Retype all of the rows below word for word, keeping every line and its punctuation unchanged.
----------------------------------------
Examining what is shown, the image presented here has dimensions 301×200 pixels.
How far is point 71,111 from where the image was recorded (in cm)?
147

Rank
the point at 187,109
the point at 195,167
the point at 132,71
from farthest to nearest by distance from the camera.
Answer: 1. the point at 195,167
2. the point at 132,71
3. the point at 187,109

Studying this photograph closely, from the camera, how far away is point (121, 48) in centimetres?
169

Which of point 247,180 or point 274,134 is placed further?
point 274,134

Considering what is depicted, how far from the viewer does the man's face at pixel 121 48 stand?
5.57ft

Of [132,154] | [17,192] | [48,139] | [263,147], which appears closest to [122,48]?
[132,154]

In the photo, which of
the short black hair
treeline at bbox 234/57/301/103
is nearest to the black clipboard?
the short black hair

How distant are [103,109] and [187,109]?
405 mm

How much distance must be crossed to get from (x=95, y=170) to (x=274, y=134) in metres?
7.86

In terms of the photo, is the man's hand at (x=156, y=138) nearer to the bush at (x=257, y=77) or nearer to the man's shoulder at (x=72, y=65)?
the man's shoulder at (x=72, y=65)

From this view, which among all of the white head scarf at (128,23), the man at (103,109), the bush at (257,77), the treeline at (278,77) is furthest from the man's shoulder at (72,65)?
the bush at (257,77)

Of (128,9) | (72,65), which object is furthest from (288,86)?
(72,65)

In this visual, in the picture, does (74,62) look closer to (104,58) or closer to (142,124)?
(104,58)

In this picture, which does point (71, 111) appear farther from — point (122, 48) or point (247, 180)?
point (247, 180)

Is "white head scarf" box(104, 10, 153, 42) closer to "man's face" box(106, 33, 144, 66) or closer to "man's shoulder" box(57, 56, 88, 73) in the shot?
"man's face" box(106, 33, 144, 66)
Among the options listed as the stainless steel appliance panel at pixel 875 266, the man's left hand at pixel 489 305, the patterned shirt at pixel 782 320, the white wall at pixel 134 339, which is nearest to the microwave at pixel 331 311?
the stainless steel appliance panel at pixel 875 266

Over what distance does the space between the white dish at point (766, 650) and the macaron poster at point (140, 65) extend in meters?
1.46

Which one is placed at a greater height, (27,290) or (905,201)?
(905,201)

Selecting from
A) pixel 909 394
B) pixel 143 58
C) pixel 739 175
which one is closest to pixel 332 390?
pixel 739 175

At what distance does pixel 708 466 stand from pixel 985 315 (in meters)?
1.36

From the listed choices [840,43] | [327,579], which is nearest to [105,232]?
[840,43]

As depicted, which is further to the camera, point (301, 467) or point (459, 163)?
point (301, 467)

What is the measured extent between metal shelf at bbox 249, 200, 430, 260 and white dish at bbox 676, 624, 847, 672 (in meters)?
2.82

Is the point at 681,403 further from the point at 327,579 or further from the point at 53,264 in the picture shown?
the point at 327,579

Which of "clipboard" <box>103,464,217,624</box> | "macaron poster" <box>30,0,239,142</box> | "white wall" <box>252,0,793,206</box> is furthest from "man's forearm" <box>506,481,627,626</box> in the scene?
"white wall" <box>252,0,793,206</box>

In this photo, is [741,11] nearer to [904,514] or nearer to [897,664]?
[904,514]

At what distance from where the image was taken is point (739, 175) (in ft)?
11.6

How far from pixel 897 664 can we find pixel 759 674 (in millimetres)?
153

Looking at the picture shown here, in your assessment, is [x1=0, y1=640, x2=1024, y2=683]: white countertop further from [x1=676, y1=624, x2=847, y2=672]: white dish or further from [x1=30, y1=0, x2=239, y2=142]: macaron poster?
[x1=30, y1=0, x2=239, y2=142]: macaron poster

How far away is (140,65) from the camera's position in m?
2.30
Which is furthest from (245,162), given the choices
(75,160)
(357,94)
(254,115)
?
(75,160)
----------------------------------------
ANSWER TO THE EXERCISE:
Examining what is shown, the image presented here has dimensions 301×200 pixels.
How far is point 71,111 from where the image was recorded (in cm)?
147

Rank
the point at 187,109
the point at 195,167
the point at 132,71
from farthest to nearest by distance from the camera.
Answer: 1. the point at 195,167
2. the point at 132,71
3. the point at 187,109

Studying this photograph closely, from the camera, how far away is point (121, 48) in centimetres?
169

Which of point 247,180 or point 274,134 is placed further?
point 274,134

Considering what is depicted, how far from the viewer does the man's face at pixel 121 48 stand?
5.57ft

Of [132,154] | [17,192] | [48,139] | [263,147], which appears closest to [122,48]?
[132,154]

In the photo, which of
the short black hair
treeline at bbox 234/57/301/103
is nearest to the black clipboard?
the short black hair

How distant are [103,109] and [187,109]?
405 mm

How much distance must be crossed to get from (x=95, y=170) to (x=274, y=134) in metres?
7.86

In terms of the photo, is the man's hand at (x=156, y=138) nearer to the bush at (x=257, y=77) or nearer to the man's shoulder at (x=72, y=65)?
the man's shoulder at (x=72, y=65)

From this view, which among all of the white head scarf at (128,23), the man at (103,109), the bush at (257,77), the treeline at (278,77) is furthest from the man's shoulder at (72,65)?
the bush at (257,77)

Of (128,9) | (72,65), which object is furthest from (288,86)?
(72,65)

In this visual, in the picture, does (74,62) look closer to (104,58) or closer to (142,124)?
(104,58)

In this picture, which does point (71, 111) appear farther from — point (122, 48) or point (247, 180)?
point (247, 180)

Is "white head scarf" box(104, 10, 153, 42) closer to "man's face" box(106, 33, 144, 66) or closer to "man's shoulder" box(57, 56, 88, 73) in the shot?
"man's face" box(106, 33, 144, 66)
Among the options listed as the stainless steel appliance panel at pixel 875 266, the man's left hand at pixel 489 305, the patterned shirt at pixel 782 320, the white wall at pixel 134 339, which is nearest to the microwave at pixel 331 311?
the stainless steel appliance panel at pixel 875 266

Over what distance does the space between the white dish at point (766, 650) and the macaron poster at point (140, 65) extend in meters?
1.46

Which one is placed at a greater height, (27,290) or (905,201)?
(905,201)

Selecting from
A) pixel 909 394
B) pixel 143 58
C) pixel 739 175
which one is closest to pixel 332 390?
pixel 739 175

At what distance does pixel 708 466 stand from pixel 985 315 (in meters)?
1.36

From the listed choices [840,43] | [327,579], which is nearest to [105,232]?
[840,43]

As depicted, which is further to the camera, point (301, 467) or point (459, 163)?
point (301, 467)

What is the measured extent between metal shelf at bbox 249, 200, 430, 260 and white dish at bbox 676, 624, 847, 672 (in meters)?
2.82

Is the point at 681,403 further from the point at 327,579 or further from the point at 53,264 in the picture shown?
the point at 327,579

Which of "clipboard" <box>103,464,217,624</box> | "macaron poster" <box>30,0,239,142</box> | "white wall" <box>252,0,793,206</box> is furthest from "man's forearm" <box>506,481,627,626</box> in the scene?
"white wall" <box>252,0,793,206</box>

In this photo, is [741,11] nearer to [904,514] or nearer to [897,664]?
[904,514]

At what distance from where the image was taken is point (739, 175) (in ft)?
11.6

How far from pixel 897 664 can we find pixel 759 674 (in millimetres)?
153

Looking at the picture shown here, in your assessment, is [x1=0, y1=640, x2=1024, y2=683]: white countertop further from [x1=676, y1=624, x2=847, y2=672]: white dish or further from [x1=30, y1=0, x2=239, y2=142]: macaron poster?
[x1=30, y1=0, x2=239, y2=142]: macaron poster

How far away is (140,65) from the camera's position in m?
2.30
Which is furthest from (245,162), given the choices
(75,160)
(357,94)
(254,115)
?
(75,160)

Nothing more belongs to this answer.